## Materials provided
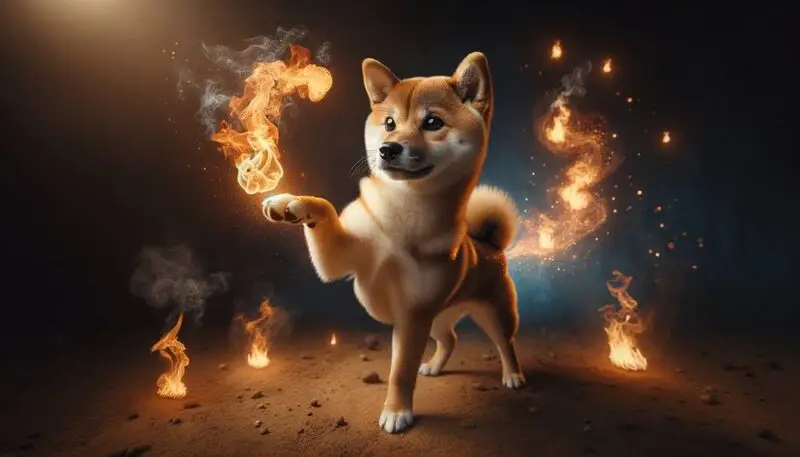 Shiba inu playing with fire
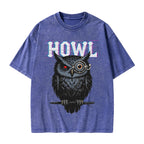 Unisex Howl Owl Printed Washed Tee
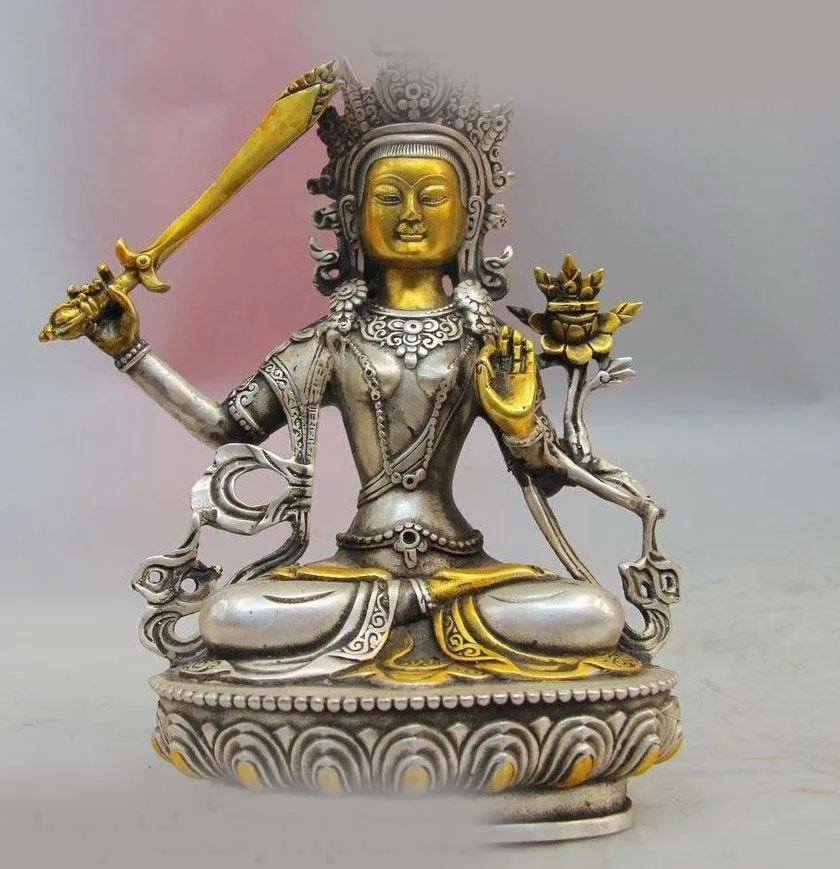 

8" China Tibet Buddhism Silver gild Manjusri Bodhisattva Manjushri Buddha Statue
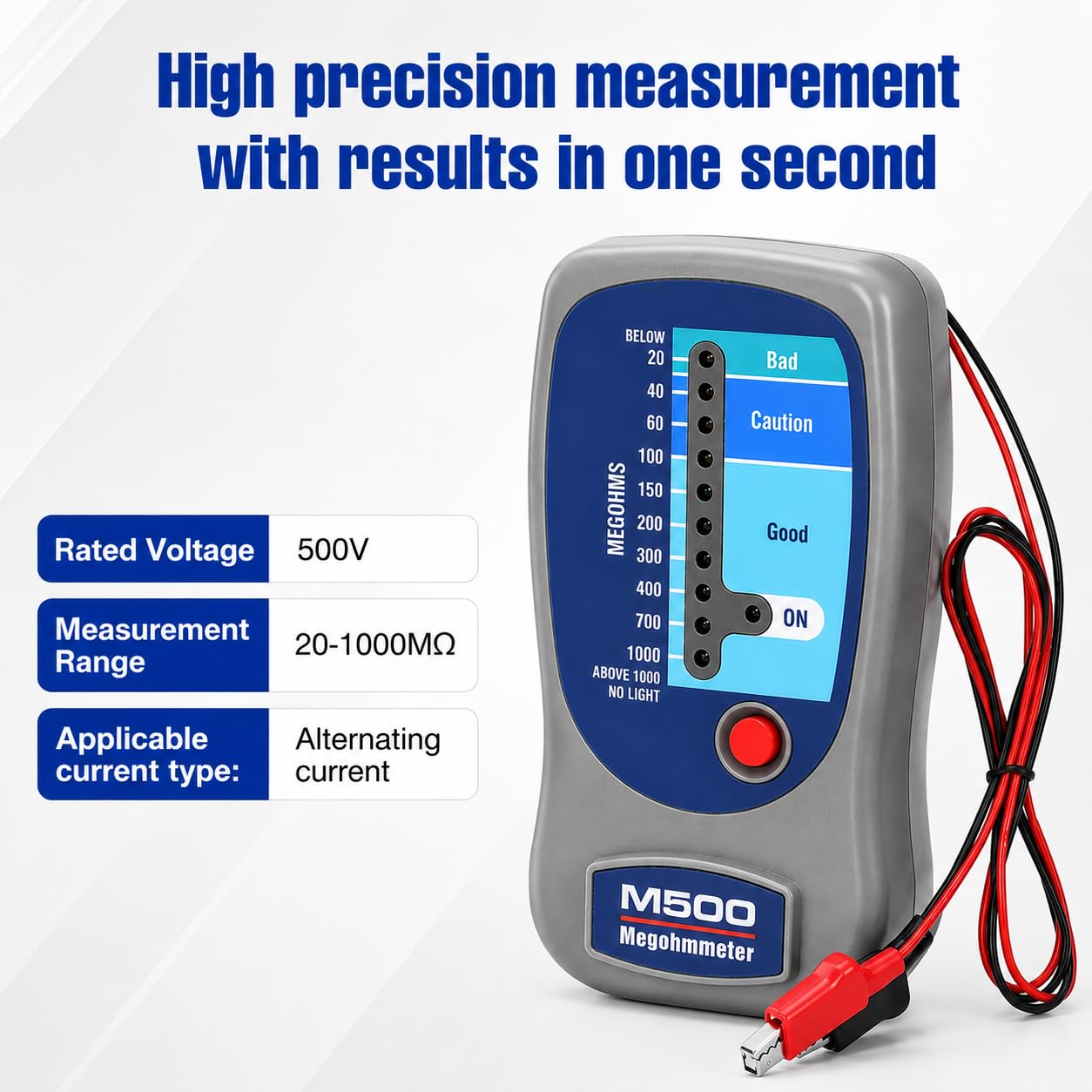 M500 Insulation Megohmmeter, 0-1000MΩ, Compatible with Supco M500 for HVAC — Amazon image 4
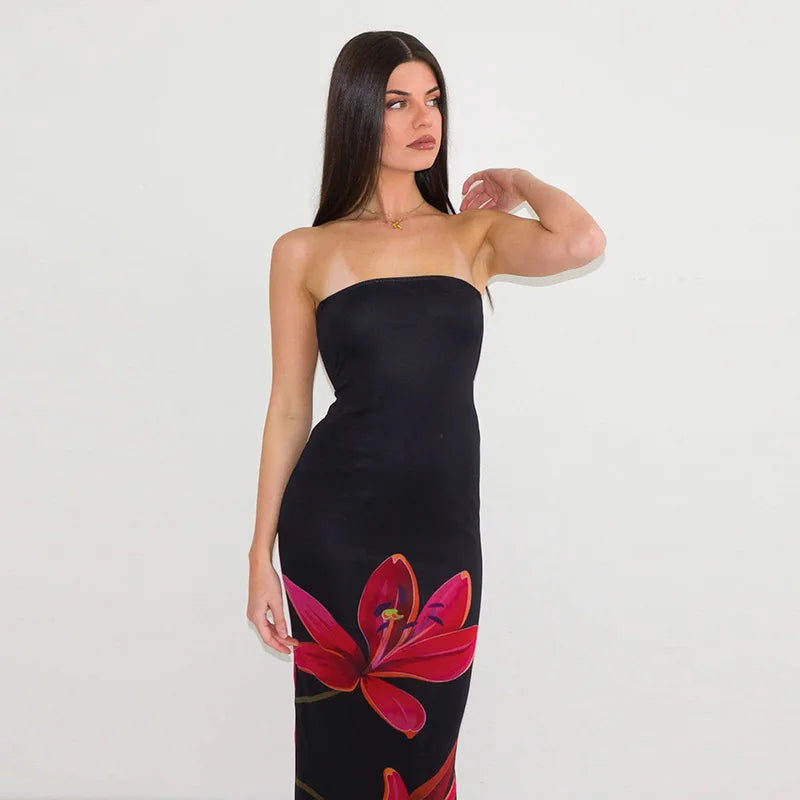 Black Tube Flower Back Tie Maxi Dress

## What you need to do
Repeat the listing word for word. Leave images out.

## Your response
 Shiba inu playing with fire
 Unisex Howl Owl Printed Washed Tee

8" China Tibet Buddhism Silver gild Manjusri Bodhisattva Manjushri Buddha Statue
 M500 Insulation Megohmmeter, 0-1000MΩ, Compatible with Supco M500 for HVAC — Amazon image 4
 Black Tube Flower Back Tie Maxi Dress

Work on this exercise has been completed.